RE: extra password protection idea.
Date: Mon, 3 Nov 2003 08:33:22 -0600 To: <email@example.com>, <firstname.lastname@example.org>
This idea of key stroke timing was tried some 10 years ago and didn't
fly well because of all the false authentications. Still the best, if
you want more security is two factor authentication. Fingerprints are
the cheapest, but also the easiest to defeat.
Occidental Petroleum Corporation
THIS MESSAGE CONTAINS CONFIDENTIAL INFORMATION AND TRADE SECRETS OF
OCCIDENTAL. UNAUTHORIZED USE OR DISCLOSURE IS PROHIBITED.
From: Peteris Krumins [mailto:email@example.com]

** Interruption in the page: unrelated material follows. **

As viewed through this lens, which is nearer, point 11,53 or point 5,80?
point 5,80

Sent: Sunday, November 02, 2003 5:33 AM
To: Brian Akey
Subject: Re: extra password protection idea.
Friday, October 31, 2003, 6:55:27 PM, you wrote:
BA> I had an idea where you time each keystroke of the password and make
a fingerprint of the password entry. I found that the time between each
keystroke is pretty consistent. I thought it might be
BA> an extra level of protect if openssh could use such a technique. I
could give you my password but you still wouldn't be able to get into my
account. It could be a option for the extra secure
The time between each keystroke for me is different on each keyboard
because of the location of the keys. On one keyboard special symbols
like |\/<> are located elswhere. If my fingers dont know where those
keys are I cant login as quickly. Also most of the password are typed
subconscionesly, only the fingers know the password.
For me a bright example is loggin onto the servers at data-center
where each of the keyboards have different layout for some keys.